Oath Keepers leader Stewart Rhodes was sentenced to 18 years in prison in May. Ethan Nordean, a Proud Boys lieutenant under Tarrio, received the same sentence last week. Those were the longest sentences before Kelly dealt 22 years to Tarrio.

The Hill reported that Tarrio appeared confident and engaged with his attorneys before he apologized to members of Congress and others, and called Jan. 6 a “national embarrassment.”

According to a Newsmax account, Tarrio said, “My candidate lost. I persisted when I should have calmed. I failed miserably. This trial has humbled me.”

He neither admitted nor denied taking part in a plot to attack the U.S. Capitol for which a jury convicted him.

Prosecutors implied that Tarrio would have been on the Capitol grounds had he not been arrested upon his arrival in Washington, according to Newsmax.

In the AFR interview, Mashburn said the sentence does not fit the crime and should be considered a threat to those who demonstrate against the government.
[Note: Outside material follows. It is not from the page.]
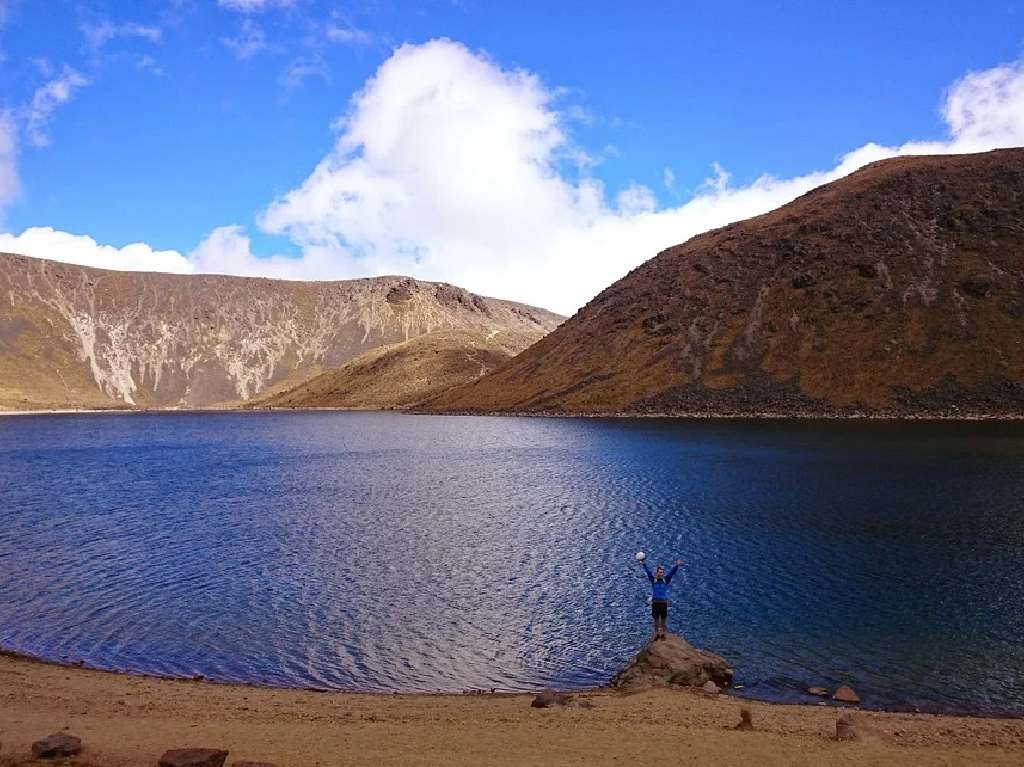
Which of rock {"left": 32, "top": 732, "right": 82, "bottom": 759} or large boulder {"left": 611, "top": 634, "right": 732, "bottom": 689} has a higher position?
rock {"left": 32, "top": 732, "right": 82, "bottom": 759}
“We have a two-tiered justice system, and I think we all should be very, very concerned about this," he warned. "We’re all on the chopping block here. They’re wanting to get to all of us, and that’s exactly what’s happening with the J-Sixers."
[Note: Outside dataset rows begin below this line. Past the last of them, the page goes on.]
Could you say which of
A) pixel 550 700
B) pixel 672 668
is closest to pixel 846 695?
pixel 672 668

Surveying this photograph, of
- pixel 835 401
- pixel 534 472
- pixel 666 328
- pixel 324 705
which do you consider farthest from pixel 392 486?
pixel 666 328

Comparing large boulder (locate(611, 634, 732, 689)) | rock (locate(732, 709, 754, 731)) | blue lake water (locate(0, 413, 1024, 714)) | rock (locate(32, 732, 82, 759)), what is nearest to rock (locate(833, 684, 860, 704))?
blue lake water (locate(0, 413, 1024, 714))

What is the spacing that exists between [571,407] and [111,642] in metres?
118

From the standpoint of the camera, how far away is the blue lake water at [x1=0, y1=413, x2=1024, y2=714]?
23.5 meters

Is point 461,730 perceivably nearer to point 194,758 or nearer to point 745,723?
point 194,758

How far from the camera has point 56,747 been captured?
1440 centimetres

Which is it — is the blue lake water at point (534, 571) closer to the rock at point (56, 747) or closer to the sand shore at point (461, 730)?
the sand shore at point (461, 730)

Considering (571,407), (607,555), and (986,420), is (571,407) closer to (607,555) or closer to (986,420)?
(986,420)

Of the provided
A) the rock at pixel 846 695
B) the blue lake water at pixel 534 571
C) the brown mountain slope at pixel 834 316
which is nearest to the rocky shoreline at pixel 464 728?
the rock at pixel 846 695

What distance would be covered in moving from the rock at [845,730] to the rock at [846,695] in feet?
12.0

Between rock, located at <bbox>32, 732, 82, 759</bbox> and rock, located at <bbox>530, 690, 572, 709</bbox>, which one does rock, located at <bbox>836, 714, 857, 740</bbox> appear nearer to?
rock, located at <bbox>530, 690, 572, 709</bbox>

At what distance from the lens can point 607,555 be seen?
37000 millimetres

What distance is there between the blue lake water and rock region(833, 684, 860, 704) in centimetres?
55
Nobody is suggesting the rioters did not commit a crime that day, he added, but the race riots in recent years cost $2 billion in damages and claimed the lives of innocent people. 
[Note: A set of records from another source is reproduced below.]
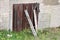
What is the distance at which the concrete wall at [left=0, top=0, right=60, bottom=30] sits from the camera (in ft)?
27.5

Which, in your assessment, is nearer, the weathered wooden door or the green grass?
the green grass


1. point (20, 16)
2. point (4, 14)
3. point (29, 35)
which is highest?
point (4, 14)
"That’s what an insurrection looks like," Mashburn insisted, "not storming a government building.”

Regarding those riots across the nation, an Axios report in the fall of 2020 estimated paid insurance claims to land between $1 billion and $2 billion.

Where’s the GOP in all of this?

Complicating matters for the Jan. 6 defendants is the lack of public support from the Republican Party. 

Fearing for their safety, many of those elected officials fled when the rioters breached the grounds, but they then witnessed Democrats impeach Donald Trump over the riot. 

Any outrage from most 2024 GOP candidates is missing, which Mashburn has noticed. 

“It’s very disappointing and the entire GOP system is very disappointing in this because their silence is speaking volumes. The GOP needs to man up and be all over this,” Mashburn said.

GOP candidate Vivek Ramaswamy (pictured above) posted about the sentencing of Tarrio and others on X, formerly Twitter, Tuesday night.

“This is wrong, and it’s sad that I’m the only candidate with the spine to say it,” Ramaswamy wrote.

Florida Gov. Ron DeSantis, who is running a distant second to Donald Trump, has spoken in broad terms about pardoning individuals he believes have been politically targeted, but he has remained silent on the sentences being handed out.

Forbes has reported that DeSantis sees an unfair and “weaponized” Department of Justice and that many incidents have received an “uneven application of justice.” He has made comparisons between a Black Lives Matter protester and a Jan. 6 protester, and how they have been treated by the justice system.

A red-state resistance is rising up 

Beyond the issue of Jan. 6, Mashburn is upset by what he sees as stagnation within the Republican party.

He says continuing problems are being addressed with the same methods, and no progress is being made.

“Ordinary people are rising up, and they're running for office because they care about this country. Too much blood has been shed on the battlefields of the world by our veterans to sit idly by,” he said.

Mashburn, Allen Mashburn

In many instances, states with conservative governors and legislatures have begun their own change.

“On the state level, I want to be the leader that raises the standard of the Constitution and the rule of law. You come in our state, and you want to wreak our system, you want to spread your Marxism, you want to riot in our streets, there's going to be a price to pay because there are workers, there are employers out there, there are people, good people, who are living right and abiding by the law and they want to just go home and be safe with their family,” Mashburn said.

Mashburn said the current times demand a different approach.

“We have to stand on principle, and I think politics, and I say this everywhere I go, politics as usual must die. The house of America, the house of our states, our house is on fire. We can’t continue acting the same way as we always have acted, otherwise we get the same thing we always have gotten. We have got to be different.”